Okay, I'll finally admit it. Miss Prothero's Books is located near a liquor store, not a nice, genteel middle class liquor store where maiden aunts go to buy sherry and fruitcake brandy and hep young couples go to debate the merits of different microbrews.
It's a place that loads up on cheap malt liquor and rot-gut vodka, a place where the down and out go to get down and out. It's the block's bitter old uncle, the barrio's black hole. People who get sucked in don't come back. When they do come back, they've mutated beyond hope.
But what can I say. The owner of the store is just trying to survive, trying to make a buck. Who doesn't stand on someone's back on the way to the top of the pile?
Whose back am I standing on?
I had a drunk arrested the other day. I know it's not going to help him. It probably won't help my business, either. He'll be back. When he comes back, he'll sit on the wall next to my store, a big man with a big bottle of Cobra. I'll ask him to leave. He'll flutter his hand at me. I'll threaten to call the police. He'll flutter his hand at me and say, "Go ahead." Add to this recipe the lard of race and class, and I'm left with a terrible tasting piece of the pie.
How do I stand against this overwhelming tide without standing on someone's back?

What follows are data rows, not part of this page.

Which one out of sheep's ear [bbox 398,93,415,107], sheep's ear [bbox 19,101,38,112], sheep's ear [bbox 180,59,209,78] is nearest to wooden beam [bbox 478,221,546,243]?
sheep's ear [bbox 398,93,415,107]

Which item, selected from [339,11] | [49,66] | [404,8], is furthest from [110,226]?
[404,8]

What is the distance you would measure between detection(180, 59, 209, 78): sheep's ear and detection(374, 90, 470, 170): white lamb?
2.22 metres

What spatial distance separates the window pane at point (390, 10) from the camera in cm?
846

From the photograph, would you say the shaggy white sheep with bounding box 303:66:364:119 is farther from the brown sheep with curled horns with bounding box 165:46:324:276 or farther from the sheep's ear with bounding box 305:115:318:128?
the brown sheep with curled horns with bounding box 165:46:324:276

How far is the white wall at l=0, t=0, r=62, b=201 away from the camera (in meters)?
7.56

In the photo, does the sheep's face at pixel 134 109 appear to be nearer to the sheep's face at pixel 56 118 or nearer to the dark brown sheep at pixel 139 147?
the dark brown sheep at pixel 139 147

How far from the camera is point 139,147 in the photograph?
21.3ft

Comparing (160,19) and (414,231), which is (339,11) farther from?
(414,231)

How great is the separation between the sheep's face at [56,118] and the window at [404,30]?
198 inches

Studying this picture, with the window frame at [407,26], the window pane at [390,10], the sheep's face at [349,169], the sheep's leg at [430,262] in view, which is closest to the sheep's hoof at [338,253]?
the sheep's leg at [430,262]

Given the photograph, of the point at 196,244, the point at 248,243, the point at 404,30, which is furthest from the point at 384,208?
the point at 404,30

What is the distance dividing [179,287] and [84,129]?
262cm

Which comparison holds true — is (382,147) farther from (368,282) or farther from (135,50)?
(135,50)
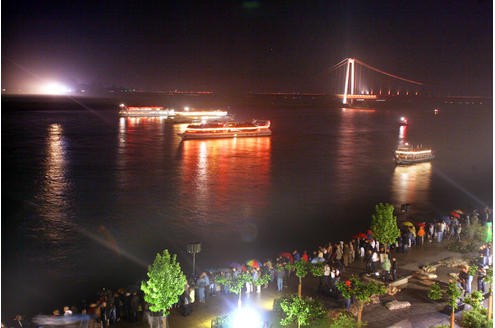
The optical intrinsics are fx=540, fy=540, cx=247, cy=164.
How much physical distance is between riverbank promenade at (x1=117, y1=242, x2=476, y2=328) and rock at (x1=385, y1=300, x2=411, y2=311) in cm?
7

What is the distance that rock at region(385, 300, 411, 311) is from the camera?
10227mm

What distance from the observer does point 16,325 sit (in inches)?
372

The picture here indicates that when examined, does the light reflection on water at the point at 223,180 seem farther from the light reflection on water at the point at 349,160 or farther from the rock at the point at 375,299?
the rock at the point at 375,299

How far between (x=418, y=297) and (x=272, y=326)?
3.44 m

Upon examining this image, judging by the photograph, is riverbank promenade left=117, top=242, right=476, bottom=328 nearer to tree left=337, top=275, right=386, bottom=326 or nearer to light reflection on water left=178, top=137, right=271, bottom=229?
tree left=337, top=275, right=386, bottom=326

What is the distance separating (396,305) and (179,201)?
13.8 meters

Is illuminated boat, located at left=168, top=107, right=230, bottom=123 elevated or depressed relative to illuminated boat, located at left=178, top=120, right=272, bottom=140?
elevated

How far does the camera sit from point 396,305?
33.7 ft

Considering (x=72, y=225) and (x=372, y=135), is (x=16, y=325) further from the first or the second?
(x=372, y=135)

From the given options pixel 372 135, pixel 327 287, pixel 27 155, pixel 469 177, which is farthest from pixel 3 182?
pixel 372 135

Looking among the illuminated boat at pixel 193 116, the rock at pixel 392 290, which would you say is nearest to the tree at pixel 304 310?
the rock at pixel 392 290

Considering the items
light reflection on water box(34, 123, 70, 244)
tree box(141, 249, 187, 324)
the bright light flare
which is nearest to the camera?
the bright light flare

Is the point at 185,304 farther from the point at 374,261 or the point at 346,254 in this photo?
the point at 374,261

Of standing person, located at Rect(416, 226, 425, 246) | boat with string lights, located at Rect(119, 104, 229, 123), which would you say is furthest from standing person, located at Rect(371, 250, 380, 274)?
boat with string lights, located at Rect(119, 104, 229, 123)
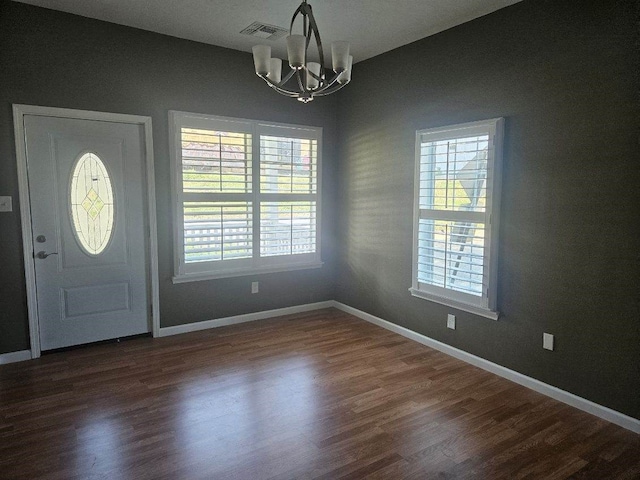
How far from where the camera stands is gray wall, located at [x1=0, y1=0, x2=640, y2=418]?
2725mm

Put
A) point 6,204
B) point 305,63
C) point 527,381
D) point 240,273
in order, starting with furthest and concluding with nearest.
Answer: point 240,273 → point 6,204 → point 527,381 → point 305,63

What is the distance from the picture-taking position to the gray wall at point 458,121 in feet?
8.94

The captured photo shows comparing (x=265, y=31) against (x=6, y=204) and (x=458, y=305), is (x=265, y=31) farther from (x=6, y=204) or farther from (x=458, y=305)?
(x=458, y=305)

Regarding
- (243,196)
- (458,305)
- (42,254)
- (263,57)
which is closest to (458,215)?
(458,305)

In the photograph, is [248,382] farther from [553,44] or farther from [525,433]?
[553,44]

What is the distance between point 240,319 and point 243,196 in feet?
4.52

Books are a consolation of sorts. There's nothing like a good story to put it all into perspective. About a week ago, I finished reading Teague Bohlen's The Pull of the Earth. It's a book about a father and son, two sisters, an angry young man who turns helpless old drunk. It's about family and secrets, murder and second chances, the poisoned mud upon which we build our lives. It's also about standing against the pull of the past and the weight of the world.
Bohlen's book is a finalist for a Colorado Book Award. He and Bob Cooperman will be reading at Miss P's in September. I'm excited. We'll talk about the reading more in another post.